Document segment –
....

It’s hard to understand how five days in such a huge country, where there are so many things to see and experience, can go so fast. We have now finished the last day of our IWitness trip together with the IKEA Foundation and Save the Children. We have also said goodbye to our fantastic new-found friends and colleagues from IKEA South Korea, with whom we made this journey together. It got very empty, since they left one day before us, and we don’t think it was a coincidence that it started to rain in Chengdu that same afternoon.
One sheet of paper would definitely not be enough to explain how the trip has affected us. Since we’ve been able to experience and witness so many things during this trip, there are so many words and feelings we would like to share. Even then, it’s hard to put down in words how all these meetings with other people have touched us. What we truly can agree about is that these people made us understand something that we all already knew before we came here: in the end it all has to do with people and the ability to change minds. These two components are the keys that will continue the progress of inclusive education. And not only for all the children here in Chengdu, but also for the many children in the whole world.
“I’ve met beautiful students with various disabilities and passionate teachers and I’ve seen an interesting and effective curriculum during this agenda,”says Sienna.Just as she says, we’ve met wonderful people, teachers and co-workers at Save the Children here in China who, every day, put their hearts and souls into their work.
This is also how Jangmi in our team explains it, when talking about these people: “During the time I’ve been here all the people I’ve met have been so great. They are warm-hearted and they have consideration and strong convictions.”

....

Provided material –
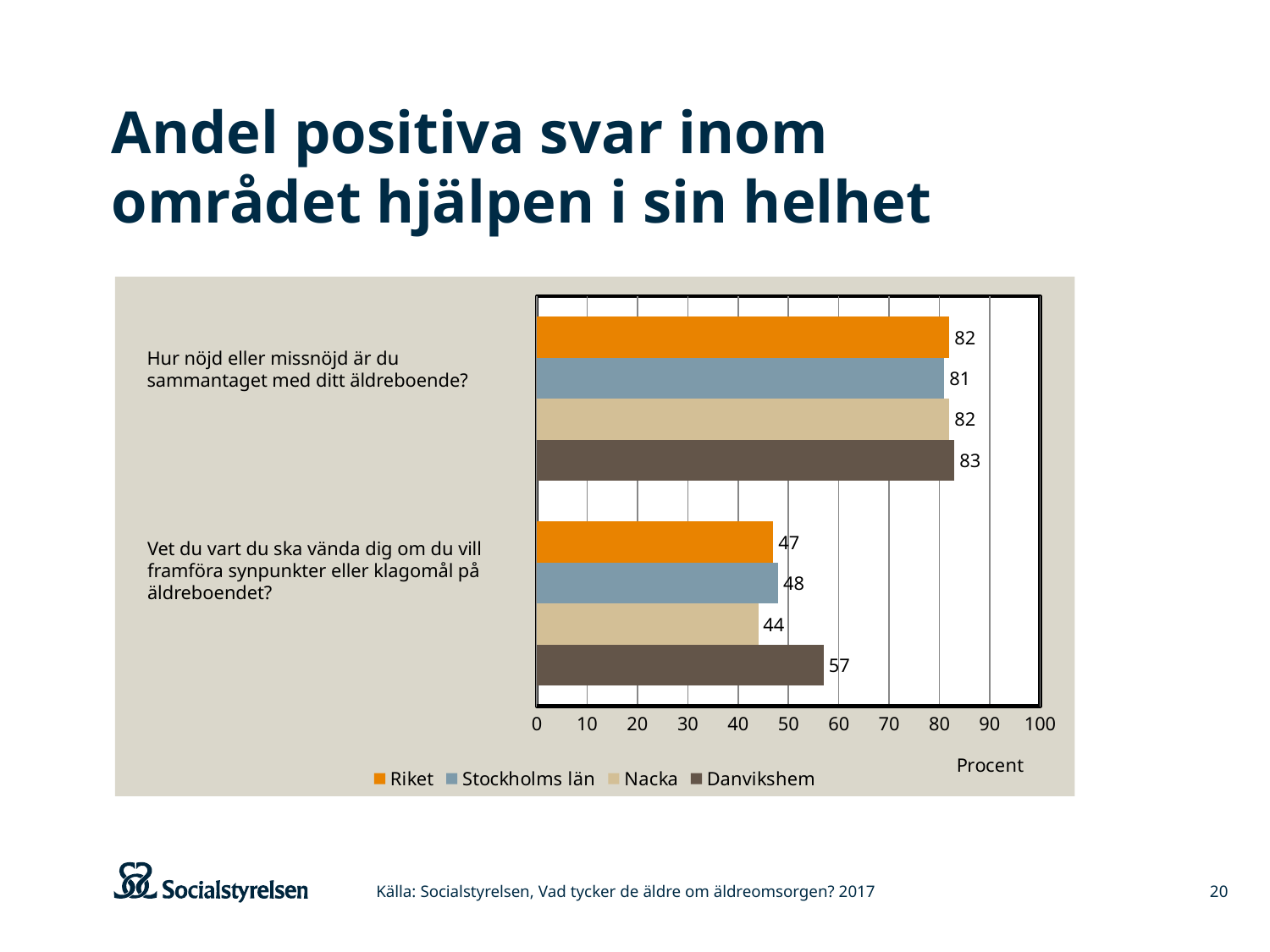
What is the value for Riket for the question "Vet du vart du ska vända dig om du vill framföra synpunkter eller klagomål på äldreboendet?"? 47 What is the value for Stockholms län for the question "Hur nöjd eller missnöjd är du sammantaget med ditt äldreboende?"? 81 What is the value for Danvikshem for the question "Hur nöjd eller missnöjd är du sammantaget med ditt äldreboende?"? 83 What is the value for Nacka for the question "Vet du vart du ska vända dig om du vill framföra synpunkter eller klagomål på äldreboendet?"? 44 What unit is shown on the x axis of the chart? Procent How many series does the legend list? 4 Which is larger for the question "Hur nöjd eller missnöjd är du sammantaget med ditt äldreboende?": the value for Danvikshem or the value for Stockholms län? Danvikshem Which series has the highest value for the question "Vet du vart du ska vända dig om du vill framföra synpunkter eller klagomål på äldreboendet?"? Danvikshem What kind of chart is shown on the slide? bar chart Which series has the lowest value for the question "Vet du vart du ska vända dig om du vill framföra synpunkter eller klagomål på äldreboendet?"? Nacka How many survey questions (categories) are shown on the chart? 2 What is the difference between the Danvikshem and Nacka values for the question "Vet du vart du ska vända dig om du vill framföra synpunkter eller klagomål på äldreboendet?"? 13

....

Assigned task –
Extend the account of the IWitness trip to Chengdu with the IKEA Foundation and Save the Children, picking up right after its last sentence.

Answer box –
We are all lucky to have witnessed the result of their work: curious and happy children, who are given the opportunity to develop into self-confident individuals.
We can all agree with Joon’s reflections when he says: “During this trip, the children I have met helped me to define true happy moments by their actions and smiles.”There’s no doubt that the people working for the children have inspired all of us in so many ways.
Except for knowledge and resources, achieving a greater acceptance is the biggest challenge to an inclusive education. During conversations with different people who are involved with the work, we’ve been told that many parents don’t want to admit their child has a disability. Instead of searching for an explanation for the child’s behaviour, the parents choose to ignore what they perceive as a problem. Unfortunately this may also result in the child getting ignored by society, since the right resources are not provided. Here it’s quite clear that a change of people’s minds is needed. Even though we’ve had tastes of many happy stories, we’re also aware of the fact that a lot of work still remains to be done. Changing people’s awareness is a powerful agenda and it’s important to remember that Rome wasn’t built in a day…and definitely not by one single person. But together we can manage.
We felt very sad leaving Chengdu and all the dedicated people working there, who gave us the chance to witness a programme where people are moving forward and changes are arising. On the other hand, it’s a great honour to go back home and continue the important and meaningful work that we all do, and that really makes a difference. We all feel very proud of being a part of the Good Cause campaign and the support it gives, and this wonderful trip will definitely motivate us to give precious values to our lives. Hopefully you’ll also continue this significant work. The work of care.